**Tarea asignada 1**
Resume el párrafo que empieza con «La prisa por escribir» del texto sobre los errores al escribir y conserva sus ideas principales.
**Tarea asignada 2**
Prosigue el texto sobre los errores al escribir a partir de su última oración.

**Texto de lectura**
▼▼▼

Puede ser cierto: lo que importa de un texto son las ideas; pero si el escritor no tiene ideas, ¿qué es lo que importa?
La prisa por escribir, o mejor dicho por publicar, hace que se cometan errores; lo malo es que los autores no nos damos tiempo para corregirlos; más grave cuando son producto de la ignorancia; entonces lo que puede pasar es que un autor cuente con la fortuna de que sus lectores tampoco adviertan esos errores.
No se trata sólo del mal uso de “recién”, donde casi todos fallan: “recién vio”, “recién llegó”; ni tampoco que le cambien el sexo a las escritoras y le dicen “poeta” a las poetisas, aunque nadie le dice “actor” a las actrices.
Ni siquiera de la proliferación de la rebuznancia de moda, “salió fuera”, que viene en todas las novelas españolas recientes, y en todas las traducciones. O que utilicen, a la española, “¿de qué va?” en vez de “¿de qué se trata?”, aunque se lo atribuyan a personajes del siglo XIX.
Aquí plasmaré un brevísimo recuento de algunas de esas fallas, y para conservar la amistad de los perpetradores, dejaré que sean los lectores quienes adivinen el autor de la errata.
Una es de una célebre cantante, célebre porque es de las pocas egresadas de la Facultad de Filosofía y Letras, con voz privilegiada, y que se ha dedicado a interpretar con dignidad la música nueva, y a homenajear a la no tan nueva, y que es portavoz de compositoras inteligentes; en una versión a la también célebre “Mi querido capitán”, de José Alfonso Palacios, que en una de sus variantes menciona a tres vedettes de los años veinte, ella dice “desde María Conesa, la Rivas Cacho y la Monte Albán”, refiriéndose a Celia Montalván, a la que por cierto Carlos Monsiváis rindió homenaje en un libro titulado Celia Montalván (te brindas voluptuosa e impudente), que es notorio que no ha leído su amiga, la cantante intelectual. No sé si exista grabación, pero la errata está disponible para el curioso escucha en Internet.

▲▲▲

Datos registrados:
▼▼▼

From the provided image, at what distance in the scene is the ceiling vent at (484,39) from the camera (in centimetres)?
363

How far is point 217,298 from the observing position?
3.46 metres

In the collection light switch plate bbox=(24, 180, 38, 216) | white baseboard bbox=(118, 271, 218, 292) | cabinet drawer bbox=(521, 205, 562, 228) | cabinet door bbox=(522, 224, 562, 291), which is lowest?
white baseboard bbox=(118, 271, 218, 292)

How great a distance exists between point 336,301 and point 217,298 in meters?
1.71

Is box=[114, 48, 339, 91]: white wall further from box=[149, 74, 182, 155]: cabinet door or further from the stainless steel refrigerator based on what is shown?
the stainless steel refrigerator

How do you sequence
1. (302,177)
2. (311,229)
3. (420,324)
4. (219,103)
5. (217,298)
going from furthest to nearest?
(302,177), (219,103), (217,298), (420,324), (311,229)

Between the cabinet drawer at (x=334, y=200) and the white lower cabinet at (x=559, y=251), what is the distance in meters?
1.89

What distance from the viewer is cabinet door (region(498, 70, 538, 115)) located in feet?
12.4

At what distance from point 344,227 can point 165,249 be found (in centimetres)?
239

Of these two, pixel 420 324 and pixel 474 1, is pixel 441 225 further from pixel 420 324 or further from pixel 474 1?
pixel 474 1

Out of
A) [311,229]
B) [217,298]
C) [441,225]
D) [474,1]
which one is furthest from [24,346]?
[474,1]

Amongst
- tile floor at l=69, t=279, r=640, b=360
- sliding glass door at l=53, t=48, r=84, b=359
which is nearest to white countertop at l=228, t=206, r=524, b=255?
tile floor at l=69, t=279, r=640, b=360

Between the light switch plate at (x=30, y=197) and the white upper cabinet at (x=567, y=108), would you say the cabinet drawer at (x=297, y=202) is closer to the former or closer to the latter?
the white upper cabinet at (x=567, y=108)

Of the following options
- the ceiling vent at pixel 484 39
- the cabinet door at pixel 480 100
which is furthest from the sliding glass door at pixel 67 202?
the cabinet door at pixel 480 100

▲▲▲

**Respuesta final 1**
Por la prisa de publicar se cometen errores que los autores no se dan tiempo de corregir. Es más grave cuando nacen de la ignorancia, y entonces el autor puede tener la suerte de que sus lectores tampoco los noten.

**Respuesta final 2**
En un libro de homenaje a uno de los más célebres escritores mexicanos, uno de sus admiradores, al hablar de los primeros cuentos del homenajeado, los califica como “la primera camada de relatos”; en otro texto reciente, una ya no tan joven escritora, para decir que había tomado un baño, dice que se puso “en manos de la regadera”; otro afirma que contaba con 14 años cuando se enteró “por primera vez” de la existencia de un escritor al que venera, como si fuera posible enterarse por segunda vez (a menos, claro, que la primera vez no le entendiera, aunque se dan casos de que hay libros que fascinan en la primera lectura, pero en la segunda no se les entiende; sucede con los ciclos cinematográficos del canal 22; por ejemplo, El tercer hombre, de Carol Reed, que proyectan cortada). Otro autor homenajeado debería enojarse porque al hablar de él, describen su “alegre fatalidad”; y otro, mostrando que no entiende a su autor preferido, habla del duelo que sostuvo Octavio Paz con un hermano de Justo Sierra; en realidad, fue Ireneo Paz, que hacía poco caso de su apellido; y también involucra al muy pacífico Manuel Gutiérrez Nájera en duelos, confundiéndolo con el temible Salvador Díaz Mirón.
Uno de los mejores narradores “jóvenes” (cuarentón, pero no se le nota), describe el asalto que sufre un personaje de su última novela, ante la actitud pasiva de varios transeúntes; aunque se resiste, el asaltante la despoja (“desapodera”, se dice en la nota roja) de su bolsa, y ella se retira, indignada no tanto con el ratero, sino con los peatones, que no hicieron nada; ¿no debía haberse enojado también con los automovilistas?, ¿por qué esa actitud discriminatoria para quienes no conducimos automóviles?, ¿no le bastaba con enojarse con los transeúntes, o más específicamente con los testigos que no la ayudaron? En otra parte, describe algo que sería un privilegio observar: “le volteaba la espalda”.
En una declaración acerca de la clonación de tarjetas bancarias, un diario cabeceó que el fraude relacionado con ese delito es uno de los sectores más vulnerables de la economía mexicana. Si así es, en manos de quién estamos.
Da miedo leer libros, y sobre todo periódicos.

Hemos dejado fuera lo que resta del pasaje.